(PAGE):
┄┄┄┄┄┄

Title: Federal vs. State Law
Visionaries: In the interest of strengthening our own state statutory provisions for exercising the citizen ballot and for preserving due process in disputes as to valid casting and canvassing of votes, I submit the US Supreme Court's minority opinion (written by Assoc. Justive Stevens) bearing on these vital relationships. His documentation (not repeated here) shows that the "federal" question of meeting federally established dates for certifying electors to the College of Electors in Washington, DC, have in the past been set aside in the interest of ensuring the "one man, one vote" principle guaranteed by the US Constitution, as amended, and by most state constitutions.While this post is a little long, you have a long holiday weekend to wade through it! Hope this bears some interest to those who cherish the value of each citizen's vote. If Justice Stevens' points are even halfway correct, it is clear that the US SC bent over backwards to accommodate "Dubbya's" insistence that he be crowned king not through the ballot box but by judicial decision. A NYTimes article (Dec. 21?) documents how Gov. Jeb Bush steered his governmental machinery so as to control every possible aspect of the electoral process after Nov. 7. It's time that citizens begin to take our democratic rights more seriously. WKM

                                            Stevens, J., dissenting

                       SUPREME COURT OF THE UNITED STATES
                                                No. 00-949
                           GEORGE W. BUSH, et al., PETITIONERS v.
                                      ALBERT GORE, Jr., et al.

                     ON WRIT OF CERTIORARI TO THE FLORIDA SUPREME COURT

                                             [December 12, 2000]      [Note: Justice Souter wrote a separate dissent.]

    Justice Stevens, with whom Justice Ginsburg and Justice Breyer join, dissenting.
    The Constitution assigns to the States the primary responsibility for determining the manner of selecting the Presidential electors.
See Art. II, §1, cl. 2. When questions arise about the meaning of state laws, including election laws, it is our settled practice to accept
the opinions of the highest courts of the States as providing the final answers. On rare occasions, however, either federal statutes or
the Federal Constitution may require federal judicial intervention in state elections. This is not such an occasion.
    The federal questions that ultimately emerged in this case are not substantial. Article II provides that "[e]ach State shall appoint, in
such Manner as the Legislature thereof may direct, a Number of Electors." Ibid. (emphasis added). It does not create state
legislatures out of whole cloth, but rather takes them as they come-as creatures born of, and constrained by, their state constitutions.

┄┄┄┄┄┄

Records
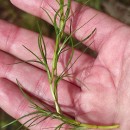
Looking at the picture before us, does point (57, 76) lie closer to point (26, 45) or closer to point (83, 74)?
point (83, 74)

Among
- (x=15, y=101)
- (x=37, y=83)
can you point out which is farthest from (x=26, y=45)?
(x=15, y=101)

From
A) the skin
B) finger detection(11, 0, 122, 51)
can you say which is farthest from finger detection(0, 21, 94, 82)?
finger detection(11, 0, 122, 51)

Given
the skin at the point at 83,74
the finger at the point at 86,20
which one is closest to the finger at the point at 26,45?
the skin at the point at 83,74

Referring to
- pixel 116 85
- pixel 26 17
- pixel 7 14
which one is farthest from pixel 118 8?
pixel 116 85

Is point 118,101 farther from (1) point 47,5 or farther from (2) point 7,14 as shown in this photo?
(2) point 7,14

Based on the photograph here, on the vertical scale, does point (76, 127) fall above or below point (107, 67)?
below

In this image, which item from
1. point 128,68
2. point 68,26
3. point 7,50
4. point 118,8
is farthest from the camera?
point 118,8

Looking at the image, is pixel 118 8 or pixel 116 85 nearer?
pixel 116 85
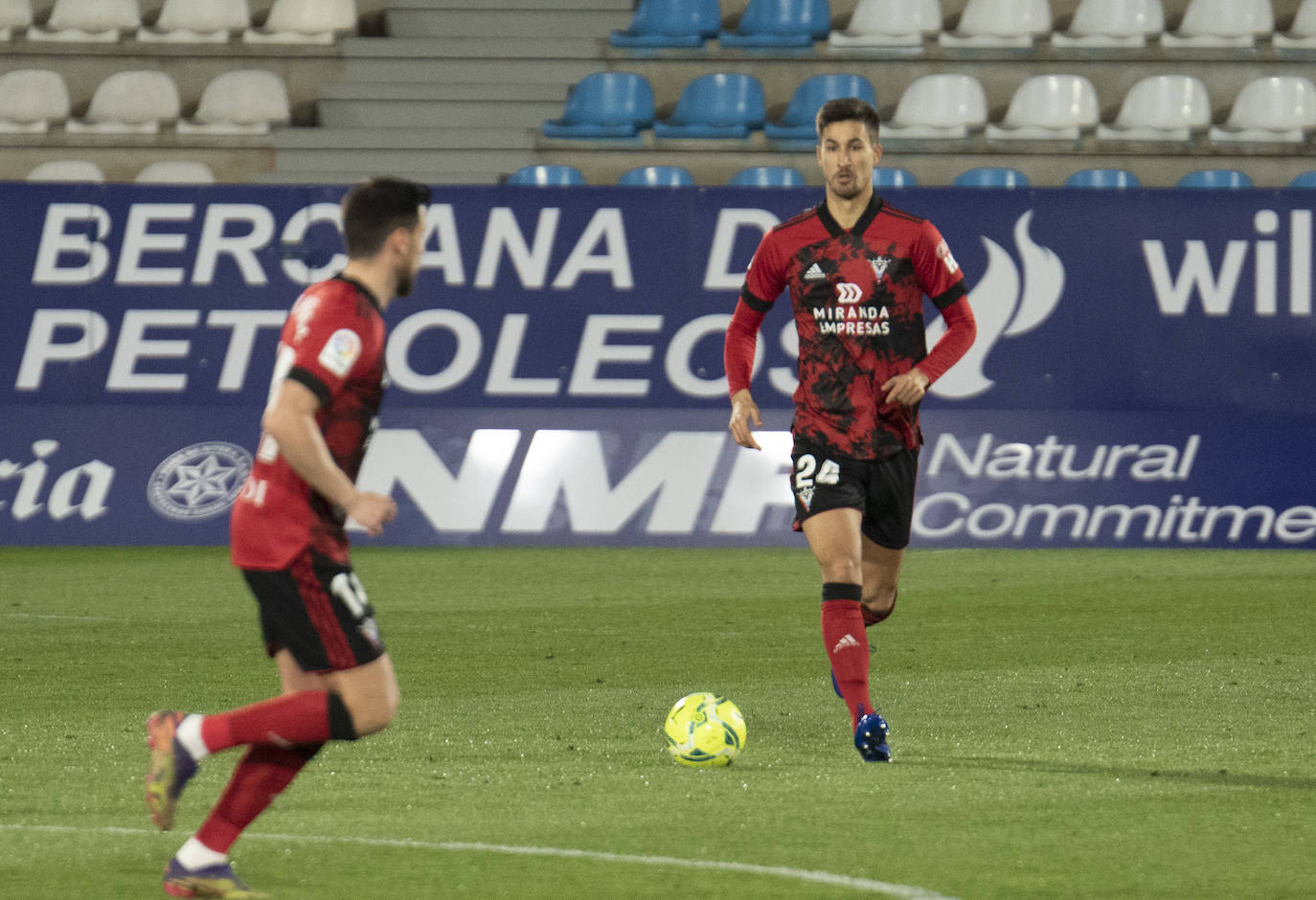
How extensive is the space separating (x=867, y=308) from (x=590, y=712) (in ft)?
6.24

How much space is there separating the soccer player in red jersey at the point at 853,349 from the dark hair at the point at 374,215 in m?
2.40

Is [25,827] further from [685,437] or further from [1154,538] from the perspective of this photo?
[1154,538]

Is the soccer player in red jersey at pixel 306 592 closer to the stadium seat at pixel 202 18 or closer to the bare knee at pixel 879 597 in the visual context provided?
the bare knee at pixel 879 597

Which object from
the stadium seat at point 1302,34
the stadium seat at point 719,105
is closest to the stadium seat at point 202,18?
the stadium seat at point 719,105

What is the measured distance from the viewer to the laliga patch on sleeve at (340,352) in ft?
13.9

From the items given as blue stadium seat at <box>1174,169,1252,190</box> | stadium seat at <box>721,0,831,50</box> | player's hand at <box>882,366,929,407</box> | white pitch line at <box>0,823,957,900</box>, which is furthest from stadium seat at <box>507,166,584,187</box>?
white pitch line at <box>0,823,957,900</box>

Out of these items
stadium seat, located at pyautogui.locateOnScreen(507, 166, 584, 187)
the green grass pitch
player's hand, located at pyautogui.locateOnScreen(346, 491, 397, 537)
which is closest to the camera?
player's hand, located at pyautogui.locateOnScreen(346, 491, 397, 537)

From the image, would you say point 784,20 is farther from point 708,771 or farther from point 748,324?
point 708,771

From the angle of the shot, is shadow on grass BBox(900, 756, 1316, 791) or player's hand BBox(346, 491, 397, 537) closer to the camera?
player's hand BBox(346, 491, 397, 537)

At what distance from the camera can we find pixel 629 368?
1353 cm

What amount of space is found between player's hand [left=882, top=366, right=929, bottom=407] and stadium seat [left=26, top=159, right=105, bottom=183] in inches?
492

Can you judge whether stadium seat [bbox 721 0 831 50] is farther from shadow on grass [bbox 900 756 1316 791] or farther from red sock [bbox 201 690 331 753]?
red sock [bbox 201 690 331 753]

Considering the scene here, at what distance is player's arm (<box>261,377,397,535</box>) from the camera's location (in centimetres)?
415

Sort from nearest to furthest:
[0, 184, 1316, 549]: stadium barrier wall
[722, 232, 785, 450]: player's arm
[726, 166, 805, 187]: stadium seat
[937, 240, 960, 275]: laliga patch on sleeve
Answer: [937, 240, 960, 275]: laliga patch on sleeve → [722, 232, 785, 450]: player's arm → [0, 184, 1316, 549]: stadium barrier wall → [726, 166, 805, 187]: stadium seat
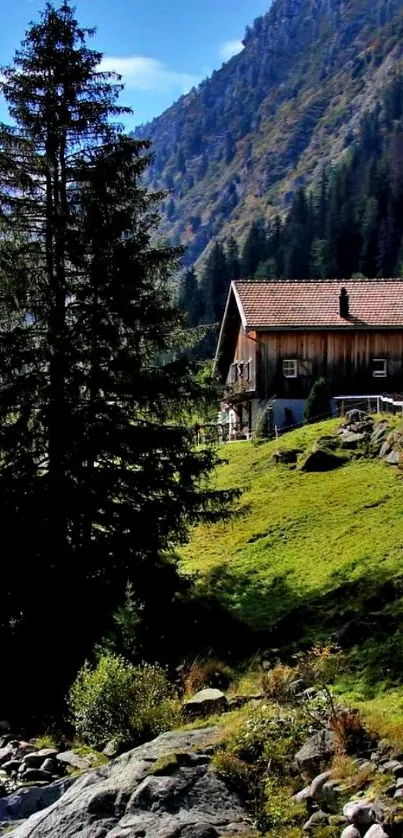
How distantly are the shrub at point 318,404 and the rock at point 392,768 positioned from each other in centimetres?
2845

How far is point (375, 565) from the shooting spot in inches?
600

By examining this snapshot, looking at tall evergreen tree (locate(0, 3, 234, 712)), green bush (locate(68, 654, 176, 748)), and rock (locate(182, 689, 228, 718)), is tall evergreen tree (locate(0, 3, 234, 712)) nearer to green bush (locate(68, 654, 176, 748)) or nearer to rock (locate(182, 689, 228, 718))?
green bush (locate(68, 654, 176, 748))

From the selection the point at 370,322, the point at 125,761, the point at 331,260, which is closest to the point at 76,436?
the point at 125,761

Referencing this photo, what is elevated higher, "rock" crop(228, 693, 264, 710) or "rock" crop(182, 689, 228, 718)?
"rock" crop(228, 693, 264, 710)

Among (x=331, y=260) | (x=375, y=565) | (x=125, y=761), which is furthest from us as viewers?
(x=331, y=260)

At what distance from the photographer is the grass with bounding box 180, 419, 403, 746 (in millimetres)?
11969

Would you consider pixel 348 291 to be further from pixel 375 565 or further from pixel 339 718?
pixel 339 718

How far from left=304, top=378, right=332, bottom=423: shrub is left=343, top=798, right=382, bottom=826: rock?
2915 cm

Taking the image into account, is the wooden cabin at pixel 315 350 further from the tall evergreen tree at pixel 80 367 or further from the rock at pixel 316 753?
the rock at pixel 316 753

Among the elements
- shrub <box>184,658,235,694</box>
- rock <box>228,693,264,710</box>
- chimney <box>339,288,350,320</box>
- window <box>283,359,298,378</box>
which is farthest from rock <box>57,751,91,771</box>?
chimney <box>339,288,350,320</box>

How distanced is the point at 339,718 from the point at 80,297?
33.7 ft

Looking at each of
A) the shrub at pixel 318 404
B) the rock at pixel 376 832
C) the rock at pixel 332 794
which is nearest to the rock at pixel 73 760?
the rock at pixel 332 794

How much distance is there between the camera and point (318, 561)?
55.1 ft

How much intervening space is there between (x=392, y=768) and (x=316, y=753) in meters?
0.95
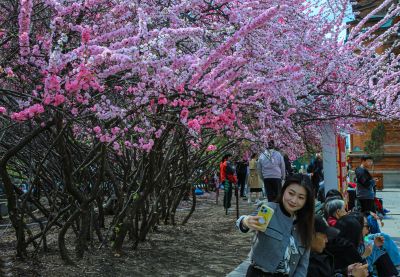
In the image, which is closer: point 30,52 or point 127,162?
point 30,52

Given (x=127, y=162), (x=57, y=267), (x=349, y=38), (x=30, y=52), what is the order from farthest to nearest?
(x=349, y=38)
(x=127, y=162)
(x=57, y=267)
(x=30, y=52)

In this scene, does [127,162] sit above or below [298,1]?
below

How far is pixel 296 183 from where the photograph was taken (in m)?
3.43

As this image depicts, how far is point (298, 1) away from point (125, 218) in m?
3.71

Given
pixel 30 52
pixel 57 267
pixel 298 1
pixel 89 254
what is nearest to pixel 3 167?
pixel 30 52

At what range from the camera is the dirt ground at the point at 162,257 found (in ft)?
21.3

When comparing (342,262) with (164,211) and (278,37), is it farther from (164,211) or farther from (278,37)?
(164,211)

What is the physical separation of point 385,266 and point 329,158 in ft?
8.56

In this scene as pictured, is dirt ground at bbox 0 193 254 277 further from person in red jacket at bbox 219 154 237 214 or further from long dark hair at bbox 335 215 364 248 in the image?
person in red jacket at bbox 219 154 237 214

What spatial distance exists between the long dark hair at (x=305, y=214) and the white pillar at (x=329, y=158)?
460cm

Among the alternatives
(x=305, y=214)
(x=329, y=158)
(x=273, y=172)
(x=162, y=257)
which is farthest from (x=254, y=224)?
(x=273, y=172)

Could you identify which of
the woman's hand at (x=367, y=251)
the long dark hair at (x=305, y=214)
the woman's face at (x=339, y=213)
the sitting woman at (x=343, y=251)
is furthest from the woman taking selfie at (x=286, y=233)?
the woman's hand at (x=367, y=251)

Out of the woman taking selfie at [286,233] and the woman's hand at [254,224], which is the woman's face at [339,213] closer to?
the woman taking selfie at [286,233]

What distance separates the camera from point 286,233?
327 cm
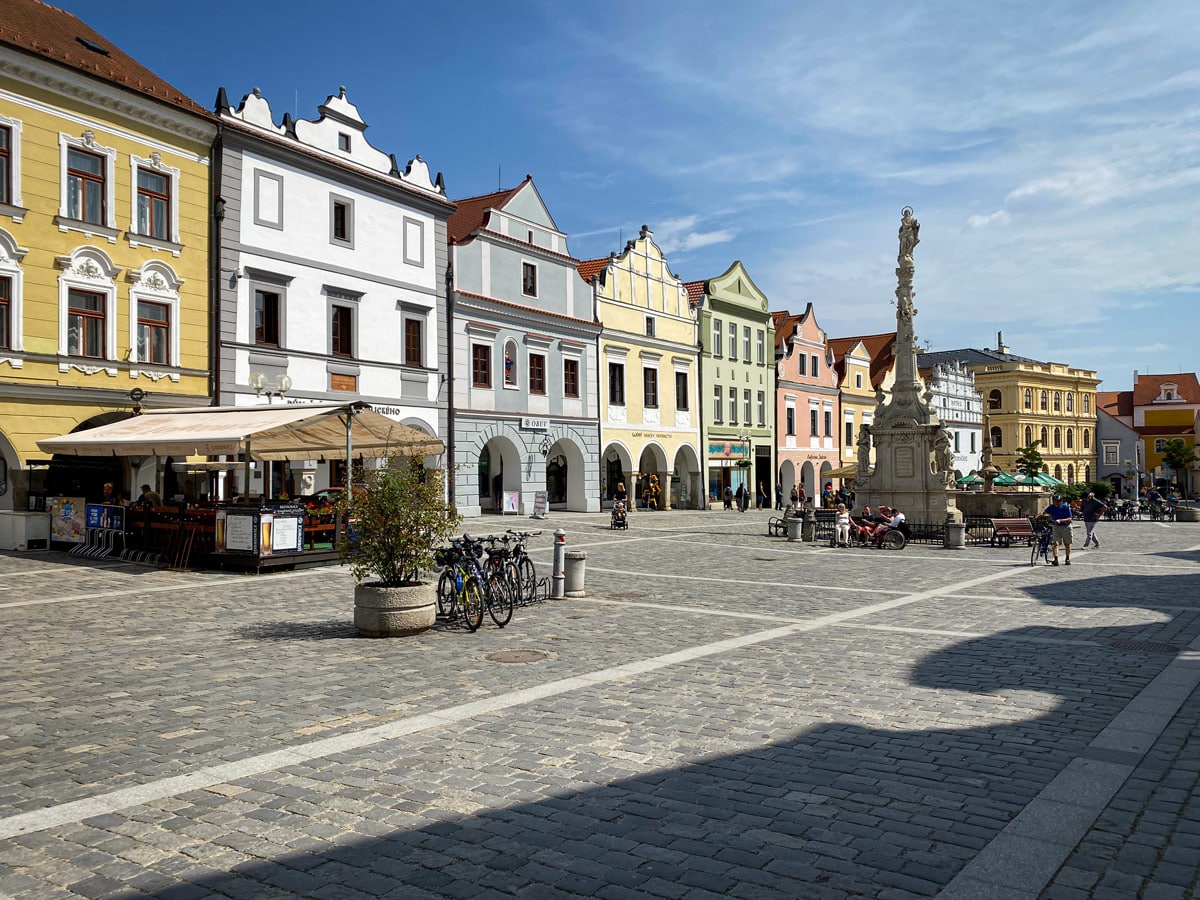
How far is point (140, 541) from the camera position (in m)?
20.3

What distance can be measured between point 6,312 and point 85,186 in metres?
3.93

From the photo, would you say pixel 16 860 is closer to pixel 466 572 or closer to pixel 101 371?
pixel 466 572

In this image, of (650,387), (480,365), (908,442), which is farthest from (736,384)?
(908,442)

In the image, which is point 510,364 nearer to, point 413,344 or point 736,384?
point 413,344

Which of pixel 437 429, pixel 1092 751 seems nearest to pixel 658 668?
pixel 1092 751

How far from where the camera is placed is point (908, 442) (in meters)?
29.3

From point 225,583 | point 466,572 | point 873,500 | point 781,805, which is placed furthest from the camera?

┄┄┄┄┄┄

(INSTRUCTIONS):
A) Shorten the paragraph of the Supreme Court dissent that begins "The Constitution assigns to the States", keeping its main points.
B) In the records, replace "camera" with "viewer" in the part that starts with the line containing "In this image, of" and runs through the end of the records. Give back only that part, with nothing else changed.
The text and the records have nothing to do with each other.

(TASK SOLUTIONS):
A) Under Art. II, §1, cl. 2, the Constitution gives the States primary responsibility for deciding how Presidential electors are selected. When the meaning of state laws, including election laws, is in question, the Court's settled practice is to treat the opinions of the highest state courts as final. Federal statutes or the Federal Constitution may, on rare occasions, require federal judicial intervention in state elections, but this is not one of them.

B)
In this image, of (650,387), (480,365), (908,442), which is farthest from (736,384)?
(908,442)

In the image, which is point 510,364 nearer to, point 413,344 or point 736,384?
point 413,344

Which of pixel 437 429, pixel 1092 751 seems nearest to pixel 658 668?
pixel 1092 751

How far from where the viewer is placed is point (908, 442) (in meters)?
29.3

From point 225,583 | point 466,572 | point 873,500 | point 781,805, which is placed furthest from the viewer?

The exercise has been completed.